Il est le premier garçon mais le troisième enfant d’une fratrie qui en comporte douze : huit filles et quatre garçons.[1] Ses parents sont Joseph Sambo et Marguerite KINDA.
À sa naissance, Thomas portait le nom de famille Ouédraogo qui lui avait été attribué au lieu de celui de SANKARA, suivant un vieux pacte coutumier (cf. encart ci-dessous).
Et ce n’est qu’en 1968, sur insistance de Thomas, que son père engagera les démarches judiciaires nécessaires pour lui redonner son patronyme d’origine, Sankara.
Des liens anciens et solides existent entre la famille royale de Téma-Bokin (des Ouédraogo) et les Sankara de Téma-Bokin. En effet les Sankara sont issus du mariage entre un peulh venu s'établir dans la région et une des filles du chef de Téma-Bokin que celui-ci lui a donné en mariage.
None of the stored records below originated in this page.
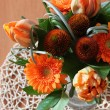 Beautiful spring orange bunch of flowers left — Stock Photo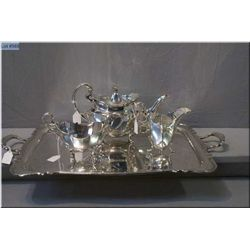 An antique British sterling tea service marked Henry Atkins, Birmingham 1853 with a matching tray ma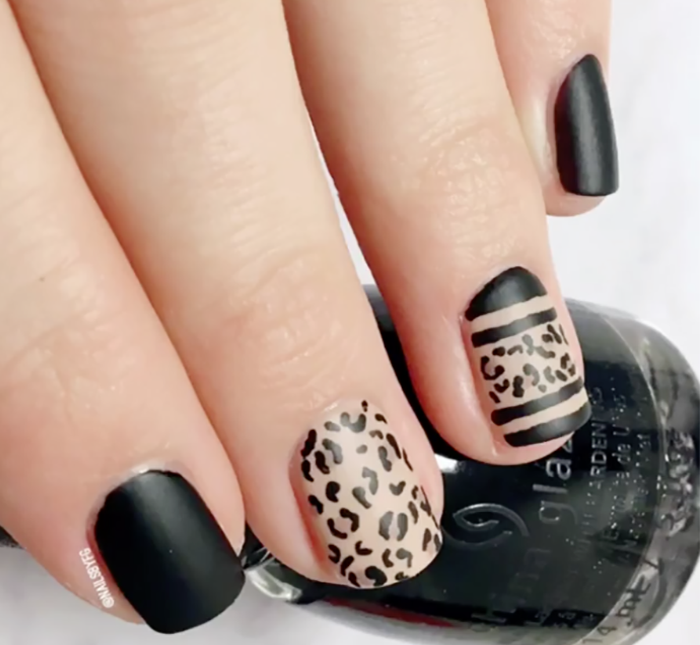 classic matte black manicure with leopard print accent nails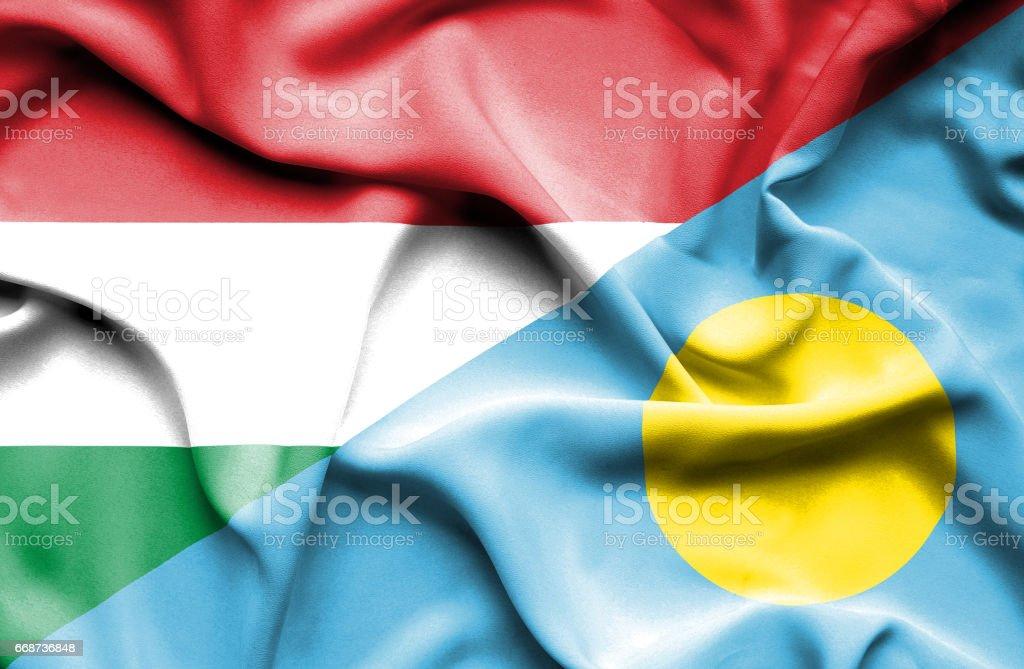Waving flag of Palau and Hungary stock photo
Cela dans le but de s’en faire un allié et aussi pour que le peulh reste dans la région avec son grand cheptel, qui serait d’un apport économique appréciable pour la contrée.
De ce mariage sont donc issus les « silmimoosés » (métis peulh-mossi), que sont les Sankara. Cette tradition est restée et généralement la première fille du chef de Tema est donnée en mariage à un Sankara. Et les enfants issus de cette union sont élevés chez leurs oncles maternels, les Ouédraogo de la Cour royale.
En application de cette coutume, Joseph, le père de Thomas, a été envoyé par son père chez le chef de Tema, Naaba Kougri, pour y être élevé.
Tout naturellement, le chef lui a donné le nom de famille Ouédraogo, quand il l’a fait enrôler dans l’armée coloniale comme un de ses enfants. Le jeune Joseph a grandi avec ce patronyme et de ce fait ses enfants ont également porté ce nom.
C'est bien plus tard que la famille a décidé de revenir à leur nom de famille originelle qu'est Sankara, sur le fondement du jugement rectificatif du Tribunal de premier degré de Yako en date du deux février 1968.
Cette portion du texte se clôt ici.